Payments from the business are also important.
“The pattern of distribution this year can be part of the determination in whether you qualify for CGT concessions at sale, so it is important to proactively think about exiting,” Biti says.
Taking advantage
A common mistake for many practices is not to take full advantage of all the tax benefits on offer.
“Small business concessions are important to check and you need to ensure you are taking advantage of all of these,” Bembrick says.
By way of example, he cites the immediate write-off of assets costing less than $6,500, introduced on 1 July 2012. This applies to the purchase of both new and second-hand assets used in a business and is applicable to businesses with an annual turnover of less than $2 million.
“Even if they are not significant tax benefits, the new rules make compliance easier, so it is important to keep them in mind,” Bembrick says.
Another change announced in the May 2012 Budget was the Government’s intention to provide tax relief for companies by allowing them to carry-back tax losses so they receive a refund against tax previously paid.
“The loss carry-back rules will be legislated soon, so if people make profits this year but losses the next year, they can carry it back and offset it,” Bembrick explains.
An important area for practices to review is their fringe benefits tax (FBT) liabilities, as the ATO has announced this is an ongoing focus area for audit attention, particularly in relation to motor vehicles.
The implications of the phased-in changes to the rules relating to motor vehicles from the statutory formula to a flat 20 per cent rate also need to be reviewed.
These changes are making packaging less attractive and the decision is “increasingly marginal”, Bembrick notes. “There are very few concessions now for tax planning, with less benefits from the statutory formula all the time.”
For people with limited business use of a leased car, it is less attractive to package a vehicle, he says. “Often now you can’t see a lot of benefit from packaging of FBT benefits as the increased administration makes it not worth it.”
Practices also need to ensure their FBT paperwork is up to date and catches all the relevant information. “You need to look at whether you need to lodge for FBT and have all the paperwork you need,” Biti says.
Bembrick agrees: “You need to be aware of FBT in areas like entertainment for clients – and staff – and you need to ensure the accounting is done.

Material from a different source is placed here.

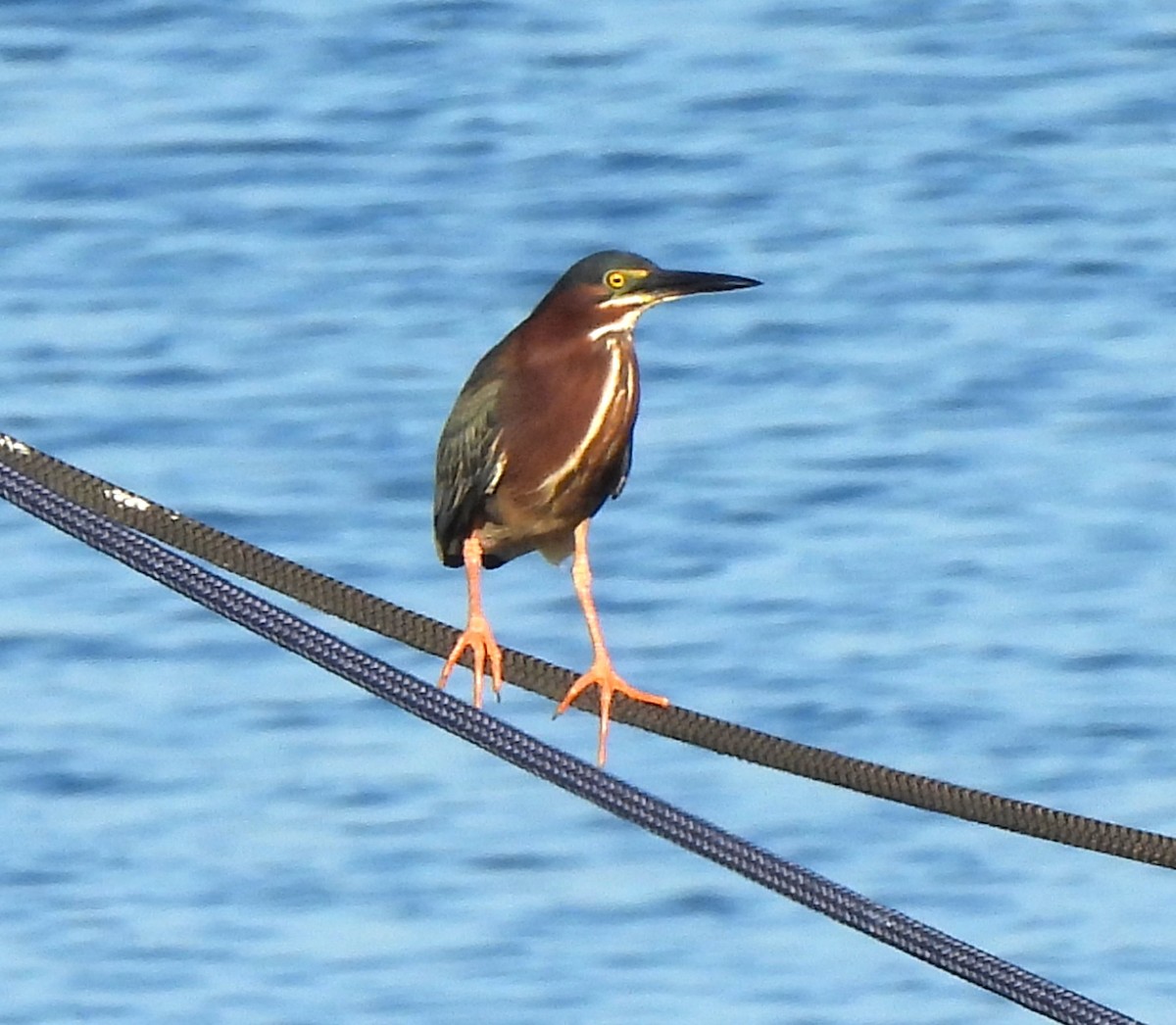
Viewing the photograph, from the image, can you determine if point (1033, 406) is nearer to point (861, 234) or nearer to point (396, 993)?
point (861, 234)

There is a need for proper record-keeping, as it allows you to make choices about the approach and to keep costs to a minimum.”
The paperwork for other taxes also needs to be up to date.
“For worker’s compensation tax, you need to make sure all the obligations are taken care of and you also need to ensure you are paying payroll tax on everything the practice should be,” Bembrick explains.
“We are seeing increasingly active interest in many States in relation to payroll compliance. It is an easily overlooked area and often a business may not be doing it correctly, even if it is complying.”
For practices which have increased their staff numbers, Bembrick says it can be easy to go over the threshold without realising it.